Dutch retailers generated 12.3 percent more turnover in May this year than they did in May 2005. Turnover volume was 11.9 percent higher than in the corresponding month of the previous year, retail prices in May were slightly up on twelve months ago. May’s growth rate was affected by a difference in the number of shopping days between May 2006 and May 2005. After rough correction for this positive effect, turnover was about 10 percent higher than in May 2005.
Growth rates of 10 percent ore more compared to the same month a year previously are rare in retail trade. A relatively low level of retail turnover in May 2005 partly accounted for the sizeable growth in May 2006.
Both retailers in food and non-food performed well in May 2006. Turnover in the non-food sector was 15.6 percent up on last year.
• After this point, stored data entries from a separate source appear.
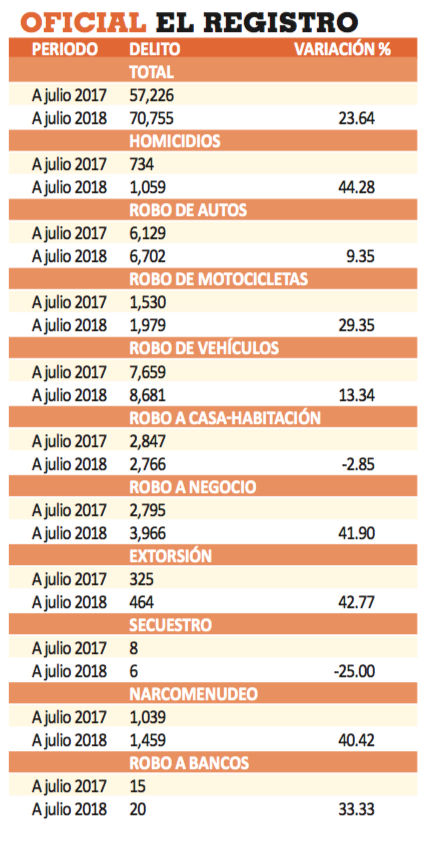 OFICIAL EL REGISTRO

| PERIODO | DELITO | VARIACIÓN % |
|---|---|---|
| | TOTAL | |
| A julio 2017 | 57,226 | |
| A julio 2018 | 70,755 | 23.64 |
| | HOMICIDIOS | |
| A julio 2017 | 734 | |
| A julio 2018 | 1,059 | 44.28 |
| | ROBO DE AUTOS | |
| A julio 2017 | 6,129 | |
| A julio 2018 | 6,702 | 9.35 |
| | ROBO DE MOTOCICLETAS | |
| A julio 2017 | 1,530 | |
| A julio 2018 | 1,979 | 29.35 |
| | ROBO DE VEHÍCULOS | |
| A julio 2017 | 7,659 | |
| A julio 2018 | 8,681 | 13.34 |
| | ROBO A CASA-HABITACIÓN | |
| A julio 2017 | 2,847 | |
| A julio 2018 | 2,766 | -2.85 |
| | ROBO A NEGOCIO | |
| A julio 2017 | 2,795 | |
| A julio 2018 | 3,966 | 41.90 |
| | EXTORSIÓN | |
| A julio 2017 | 325 | |
| A julio 2018 | 464 | 42.77 |
| | SECUESTRO | |
| A julio 2017 | 8 | |
| A julio 2018 | 6 | -25.00 |
| | NARCOMENUDEO | |
| A julio 2017 | 1,039 | |
| A julio 2018 | 1,459 | 40.42 |
| | ROBO A BANCOS | |
| A julio 2017 | 15 | |
| A julio 2018 | 20 | 33.33 |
Prices of non-food products hardly changed compared to May 2005. With a turnover increase of more than 10 percent, almost every branch in the non-food sector did well in May. Clothes shops performed best of all. Their turnover rose by almost 20 percent compared to May 2005.
With a 7.0 percent turnover increase, the food sector also did well. Food prices increased by a modest 0.6 percent compared to May last year.
Volume changes in retail turnover are a first indication of volume changes in household consumption expenditure. Approximately one third of total domestic consumption expenditure consists of goods purchased in retail stores.